## To do
Can you copy out the rows starting at the line that has "Between the cluster" and stopping after the line that has "At what distance from the viewpoint", switching "slender branch" to "thin twig" and keeping everything else unchanged?

## Data supplied
⟨

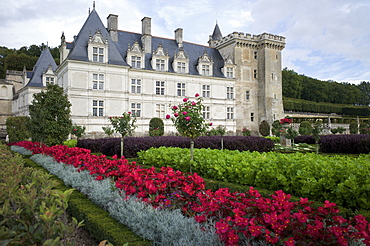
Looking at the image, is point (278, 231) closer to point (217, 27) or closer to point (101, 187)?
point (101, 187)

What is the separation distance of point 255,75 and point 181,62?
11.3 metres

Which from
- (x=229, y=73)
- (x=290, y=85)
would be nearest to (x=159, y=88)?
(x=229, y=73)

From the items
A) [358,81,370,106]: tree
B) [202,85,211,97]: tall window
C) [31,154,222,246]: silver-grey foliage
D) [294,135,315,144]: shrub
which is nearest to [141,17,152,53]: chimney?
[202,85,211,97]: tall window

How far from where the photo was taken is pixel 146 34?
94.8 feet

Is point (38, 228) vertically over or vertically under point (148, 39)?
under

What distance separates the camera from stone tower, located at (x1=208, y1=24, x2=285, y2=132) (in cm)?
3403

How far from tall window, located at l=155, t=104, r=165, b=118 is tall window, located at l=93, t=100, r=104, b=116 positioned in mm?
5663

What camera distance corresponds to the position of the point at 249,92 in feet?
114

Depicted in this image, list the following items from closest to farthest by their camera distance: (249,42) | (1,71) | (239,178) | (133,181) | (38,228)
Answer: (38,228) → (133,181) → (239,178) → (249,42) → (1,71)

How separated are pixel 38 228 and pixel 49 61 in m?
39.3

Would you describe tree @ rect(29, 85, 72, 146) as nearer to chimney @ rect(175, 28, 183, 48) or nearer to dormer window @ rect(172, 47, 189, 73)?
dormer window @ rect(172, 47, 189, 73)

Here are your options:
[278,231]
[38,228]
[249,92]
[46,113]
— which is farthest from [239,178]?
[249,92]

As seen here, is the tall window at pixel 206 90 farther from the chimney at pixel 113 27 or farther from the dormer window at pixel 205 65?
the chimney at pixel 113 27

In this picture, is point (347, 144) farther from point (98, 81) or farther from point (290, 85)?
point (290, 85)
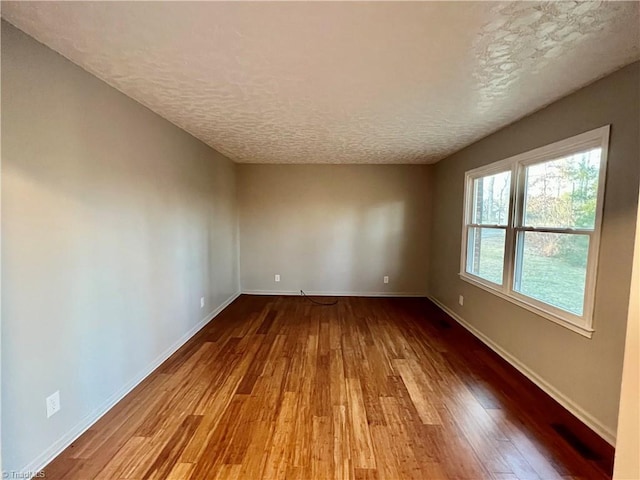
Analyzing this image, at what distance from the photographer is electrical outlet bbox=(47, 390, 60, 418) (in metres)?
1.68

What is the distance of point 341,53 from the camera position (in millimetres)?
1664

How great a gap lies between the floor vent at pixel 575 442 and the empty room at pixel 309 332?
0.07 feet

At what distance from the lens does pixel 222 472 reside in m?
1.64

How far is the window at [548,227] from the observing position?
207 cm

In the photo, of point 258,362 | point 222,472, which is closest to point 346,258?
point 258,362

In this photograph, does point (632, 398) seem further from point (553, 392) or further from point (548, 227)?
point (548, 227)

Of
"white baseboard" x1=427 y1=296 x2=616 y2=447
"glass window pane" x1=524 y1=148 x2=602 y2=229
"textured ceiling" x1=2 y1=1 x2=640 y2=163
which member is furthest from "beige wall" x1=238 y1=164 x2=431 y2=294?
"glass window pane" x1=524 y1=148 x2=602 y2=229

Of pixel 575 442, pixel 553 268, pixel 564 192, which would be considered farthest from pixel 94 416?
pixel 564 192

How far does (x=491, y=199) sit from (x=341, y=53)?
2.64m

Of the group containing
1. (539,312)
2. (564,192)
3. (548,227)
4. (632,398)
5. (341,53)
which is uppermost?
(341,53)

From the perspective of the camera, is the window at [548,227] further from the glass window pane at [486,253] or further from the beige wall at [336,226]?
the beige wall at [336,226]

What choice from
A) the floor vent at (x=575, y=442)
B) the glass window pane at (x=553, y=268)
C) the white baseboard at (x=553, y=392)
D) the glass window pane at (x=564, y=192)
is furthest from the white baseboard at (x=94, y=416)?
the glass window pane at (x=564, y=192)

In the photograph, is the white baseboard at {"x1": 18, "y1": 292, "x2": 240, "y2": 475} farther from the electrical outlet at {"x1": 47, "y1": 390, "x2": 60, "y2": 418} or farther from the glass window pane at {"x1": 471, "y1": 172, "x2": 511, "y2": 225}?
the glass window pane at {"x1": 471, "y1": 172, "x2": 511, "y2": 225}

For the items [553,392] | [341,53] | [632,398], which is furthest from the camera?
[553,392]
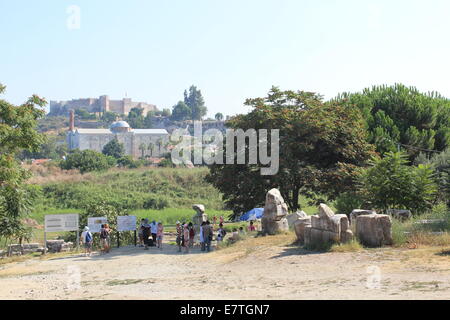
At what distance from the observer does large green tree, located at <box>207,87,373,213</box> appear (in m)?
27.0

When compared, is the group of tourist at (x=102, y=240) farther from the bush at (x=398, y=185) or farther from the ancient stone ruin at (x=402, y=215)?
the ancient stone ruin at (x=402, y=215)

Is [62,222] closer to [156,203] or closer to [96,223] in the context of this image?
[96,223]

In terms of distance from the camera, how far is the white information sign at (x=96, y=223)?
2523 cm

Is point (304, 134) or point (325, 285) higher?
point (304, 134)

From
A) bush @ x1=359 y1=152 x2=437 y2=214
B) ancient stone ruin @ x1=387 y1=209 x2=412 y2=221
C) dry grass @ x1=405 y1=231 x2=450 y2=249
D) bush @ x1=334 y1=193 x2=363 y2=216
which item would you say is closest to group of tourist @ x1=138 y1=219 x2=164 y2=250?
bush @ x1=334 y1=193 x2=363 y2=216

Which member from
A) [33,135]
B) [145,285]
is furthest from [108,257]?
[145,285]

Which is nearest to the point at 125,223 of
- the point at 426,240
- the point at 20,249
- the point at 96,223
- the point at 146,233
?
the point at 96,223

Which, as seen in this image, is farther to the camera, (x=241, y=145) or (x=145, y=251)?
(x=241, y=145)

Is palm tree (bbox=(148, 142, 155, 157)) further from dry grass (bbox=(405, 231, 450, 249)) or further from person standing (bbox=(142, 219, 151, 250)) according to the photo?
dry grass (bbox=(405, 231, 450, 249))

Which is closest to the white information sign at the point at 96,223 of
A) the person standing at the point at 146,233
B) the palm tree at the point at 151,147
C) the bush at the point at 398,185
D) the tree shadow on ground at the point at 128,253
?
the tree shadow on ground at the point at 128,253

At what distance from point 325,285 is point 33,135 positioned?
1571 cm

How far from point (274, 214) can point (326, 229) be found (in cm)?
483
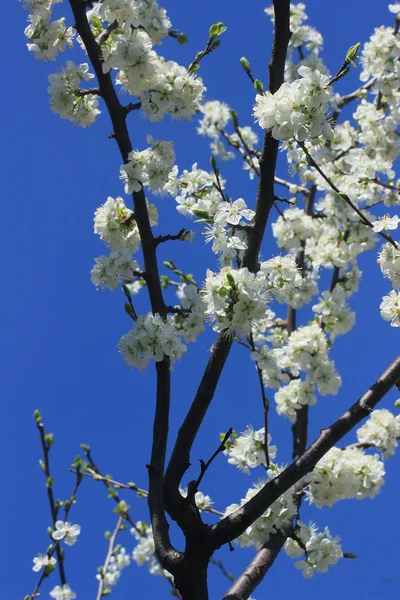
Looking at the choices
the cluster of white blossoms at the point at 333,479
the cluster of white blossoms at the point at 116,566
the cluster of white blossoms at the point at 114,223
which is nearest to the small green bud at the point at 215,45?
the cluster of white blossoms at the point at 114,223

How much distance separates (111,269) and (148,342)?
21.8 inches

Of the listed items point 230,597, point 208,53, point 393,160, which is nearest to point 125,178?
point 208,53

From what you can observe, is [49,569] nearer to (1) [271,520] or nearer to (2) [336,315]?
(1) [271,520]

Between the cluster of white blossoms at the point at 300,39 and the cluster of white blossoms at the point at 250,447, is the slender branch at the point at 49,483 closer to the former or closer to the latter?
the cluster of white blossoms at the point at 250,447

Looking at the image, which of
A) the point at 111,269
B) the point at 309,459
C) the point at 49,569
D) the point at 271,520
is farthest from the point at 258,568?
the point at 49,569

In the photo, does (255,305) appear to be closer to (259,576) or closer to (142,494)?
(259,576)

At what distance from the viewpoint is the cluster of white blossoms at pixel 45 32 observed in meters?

⟩
⟨

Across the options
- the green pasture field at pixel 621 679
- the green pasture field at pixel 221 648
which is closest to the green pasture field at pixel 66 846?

⟩

## The response
Between the cluster of white blossoms at the point at 300,39 and the cluster of white blossoms at the point at 250,447, is the thin twig at the point at 49,483 closer to the former or closer to the latter?
the cluster of white blossoms at the point at 250,447

Looking at the image, which of
A) the point at 111,269
B) the point at 309,459
C) the point at 49,569
D) the point at 271,520
is farthest from the point at 258,568?
the point at 49,569

In the photo, does (255,305) appear to be closer to (259,576) or closer to (142,494)?
(259,576)

At what distance from the viewpoint is the cluster of white blossoms at pixel 45 32 observed in meters?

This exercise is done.